The public continues to be subjected to a vast dietary experiment that fails to conquer cardiovascular disease, which still beats cancer to the top of the C.D.C. list of causes of mortality. Switching from animal fat to trans fat and from trans fat to refined vegetable oils have been hailed, in turn, as advances in public health, but we may have ended up with a new cancer risk, or at least a concern that deserves more research. Moreover, as dietary calories from fat have declined over the years they have been replaced by refined carbohydrates, which are now held responsible for obesity and diabetes emerging in children. It’s hard to grasp the scale of disease, disability, and death that can be traced back to dietary recommendations over the last two generations.

I hope people are thinking more about their diet, and listening less to official prescriptions. The relationship between our food and health is far more complicated than the experts were wont to believe. I hope that people fret less about fat in their diet than about the environment in which crops are grown and farm animals are husbanded. There are far too many vested interests in our food choices. Mum’s cooking probably wasn’t as unhealthy as the next generation assumed when they squirmed at the larded memory. I’m sure her pastry, cakes, and cookies tasted better than those served today.

I have turned the tables on cooking fats and oils at home. Margarine and polyunsaturated spreads are out, butter is in. Butter can be good even at high temperatures if the solids and water are removed by clarification. And if lard ever reappears on supermarket shelves I may pull out one of Mum’s old recipes.

For high temperature cooking, I often use refined oils, like safflower, which have high smoke points; olive oil and tasty nut oils are reserved for salad dressing and other cool uses. The pros and cons of different oils otherwise confuse me because the composition of healthy fatty acids (usually meaning omega-3s) and antioxidants vary with the source, season, and storage conditions.
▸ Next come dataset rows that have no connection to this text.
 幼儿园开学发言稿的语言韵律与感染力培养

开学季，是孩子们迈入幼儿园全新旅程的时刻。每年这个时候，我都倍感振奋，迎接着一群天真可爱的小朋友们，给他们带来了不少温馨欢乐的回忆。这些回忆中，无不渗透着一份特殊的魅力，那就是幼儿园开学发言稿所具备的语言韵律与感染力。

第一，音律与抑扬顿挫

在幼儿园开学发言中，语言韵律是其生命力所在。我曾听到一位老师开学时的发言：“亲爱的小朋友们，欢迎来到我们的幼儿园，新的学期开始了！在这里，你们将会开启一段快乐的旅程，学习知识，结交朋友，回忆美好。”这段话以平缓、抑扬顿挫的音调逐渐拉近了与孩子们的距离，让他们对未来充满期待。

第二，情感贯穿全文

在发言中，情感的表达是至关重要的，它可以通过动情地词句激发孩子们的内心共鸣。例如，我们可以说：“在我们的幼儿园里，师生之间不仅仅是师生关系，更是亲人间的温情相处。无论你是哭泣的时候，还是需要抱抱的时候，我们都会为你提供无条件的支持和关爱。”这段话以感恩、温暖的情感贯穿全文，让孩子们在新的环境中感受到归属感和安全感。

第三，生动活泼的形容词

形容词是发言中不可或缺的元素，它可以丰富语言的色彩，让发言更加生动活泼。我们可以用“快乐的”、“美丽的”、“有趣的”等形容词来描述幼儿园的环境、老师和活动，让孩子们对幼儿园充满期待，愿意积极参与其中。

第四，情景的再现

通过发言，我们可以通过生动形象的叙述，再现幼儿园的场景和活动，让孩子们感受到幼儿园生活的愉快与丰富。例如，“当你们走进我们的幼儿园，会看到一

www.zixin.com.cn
Of course, we choose those that taste best (the unprocessed kinds), but I am more focused now on safe cooking to avoid nasty radicals generated by oxidation. And I am more careful about storage conditions, meaning for shorter periods in the cool and dark. I even squeeze drops of vitamin E from capsules into bottles of vegetable oil to help preserve them.

Cheating TimeThese concerns about dietary fats are new to me, though they shouldn’t be. As long ago as the late 1950s, Denham Harman (1916-2014), a gerontologist at the University of Nebraska, was expressing doubts about the wholesale adoption of vegetable oils in the national diet. As a former chemist at Shell Oil, he knew that unsaturated fats are unstable and susceptible to oxidation. In one of my books published in the 1990s (Cheating Time), I mentioned his free radical theory of how oxidized lipids cause cell aging and disease. But the penny didn’t drop in a lifetime of cooking until I leaned over a smoky wok one day.